** Start Reading text **
If (i) (A) neither the Exchange Registration Statement nor
Initial Shelf Registration is filed within 45 days after the Issue Date
or (B) notwithstanding that the Issuers have consummated or will
consummate an Exchange Offer, the Issuers are required to file an
Initial Shelf Registration and such Initial Shelf Registration is not
filed on or prior to the date required by Section 3(a) hereof;
(ii) (A) neither the Exchange Registration Statement nor
Initial Shelf Registration is declared effective within 150 days after
the Issue Date or (B) notwithstanding that the Issuers have consummated
or will consummate an Exchange Offer, the Issuers are required to file
an Initial Shelf Registration and such Initial Shelf Registration is
not declared effective by the SEC on or prior
-12-
to the 105th day following the date such Initial Shelf Registration was
filed; and/or
(iii) either (A) the Issuers have not exchanged the Exchange
Notes for all Notes validly tendered in accordance with the terms of
the Exchange Offer on or prior to 180 days after the Issue Date or (B)
** End Reading text **
** Start Provided information **
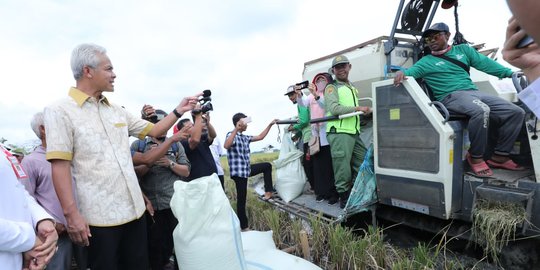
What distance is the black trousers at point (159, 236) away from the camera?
312 centimetres

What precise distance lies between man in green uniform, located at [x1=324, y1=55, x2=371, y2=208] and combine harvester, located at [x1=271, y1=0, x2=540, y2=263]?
0.34 m

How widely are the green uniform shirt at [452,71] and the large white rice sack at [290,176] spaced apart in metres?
2.11

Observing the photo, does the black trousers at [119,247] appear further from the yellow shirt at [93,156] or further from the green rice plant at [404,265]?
the green rice plant at [404,265]

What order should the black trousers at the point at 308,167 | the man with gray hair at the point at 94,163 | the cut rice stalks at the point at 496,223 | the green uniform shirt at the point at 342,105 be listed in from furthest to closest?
the black trousers at the point at 308,167 → the green uniform shirt at the point at 342,105 → the cut rice stalks at the point at 496,223 → the man with gray hair at the point at 94,163

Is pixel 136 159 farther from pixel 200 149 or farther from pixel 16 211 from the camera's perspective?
pixel 16 211

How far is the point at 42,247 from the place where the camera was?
4.61 ft

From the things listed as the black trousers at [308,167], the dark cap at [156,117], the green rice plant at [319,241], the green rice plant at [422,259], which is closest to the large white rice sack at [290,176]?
the black trousers at [308,167]

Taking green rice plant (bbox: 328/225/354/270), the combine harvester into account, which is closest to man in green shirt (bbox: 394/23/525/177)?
the combine harvester

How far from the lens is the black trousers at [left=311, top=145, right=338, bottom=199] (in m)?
4.25

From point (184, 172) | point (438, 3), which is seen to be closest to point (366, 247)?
point (184, 172)

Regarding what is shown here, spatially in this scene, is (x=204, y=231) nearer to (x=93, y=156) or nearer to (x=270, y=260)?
(x=270, y=260)

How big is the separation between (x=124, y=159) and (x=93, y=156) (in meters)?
0.19

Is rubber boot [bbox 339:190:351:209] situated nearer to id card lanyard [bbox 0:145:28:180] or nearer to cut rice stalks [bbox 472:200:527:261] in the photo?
cut rice stalks [bbox 472:200:527:261]

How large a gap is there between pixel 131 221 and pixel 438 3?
4250 mm
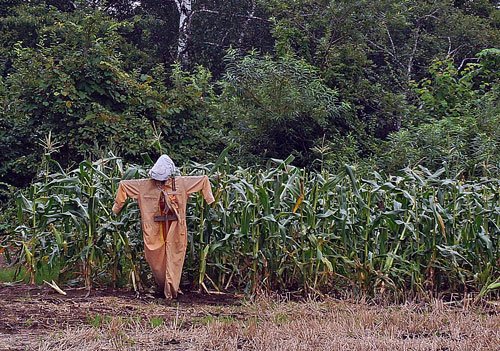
** End Provided information **
* [Stated exercise 1]
Please answer these questions from the registration passage:
(a) Within how many days after the Issue Date must the Exchange Registration Statement or the Initial Shelf Registration be filed?
(b) Within how many days after the Issue Date must one of them be declared effective?
(c) By which day following its filing must a required Initial Shelf Registration be declared effective by the SEC?
* [Stated exercise 2]
Extend the registration passage from its final words.

* [Output 1]
(a) 45 days
(b) 150 days
(c) The 105th day

* [Output 2]
the Exchange Registration Statement ceases to be effective at any time
prior to the time that the Exchange offer is consummated or (C) if
applicable, the Initial Shelf Registration has been declared effective
and such Initial Shelf Registration ceases to be effective at any time
prior to the earlier of the disposition of the Notes covered by the
Initial Shelf Registration or the second anniversary of its effective
date:
(each such events referred to in clauses (i) through (iii) above is a
"Registration Default"), the sole remedy available to Holders of Registrable
Securities will be the immediate accrual (commencing on the date of the
Registration Default) of Additional Interest as follows: the per annum interest
rate on the Notes will increase by 50 basis points; and the per annum interest
rate will increase by an additional 25 basis points for each subsequent 90-day
period during which the Registration Default remains uncured, up to a maximum
additional interest rate of 200 basis points per annum, provided that (1) upon
the filing of the Exchange Registration Statement and/or the Initial Shelf
Registration (in the case of (i) above), (2) upon the effectiveness of the
Exchange Registration Statement and/or an Initial Shelf Registration (in the
case of (ii) above) or (3) upon the exchange of Exchange Notes for all Notes
tendered (in the case of (iii)(A) above), or upon the effectiveness of the
Exchange Registration Statement which had ceased to remain effective (in the
case of (iii)(B) above), or upon the effectiveness of the Shelf Registration
which had ceased to remain effective (in the case of (iii)(C) above), Additional
Interest on the Notes as a result of such clause (i), (ii) or (iii) (or the
relevant subclause thereof), as the case may be, shall cease to accrue and the
interest rate on the Notes will revert to the interest rate originally borne by
the Notes.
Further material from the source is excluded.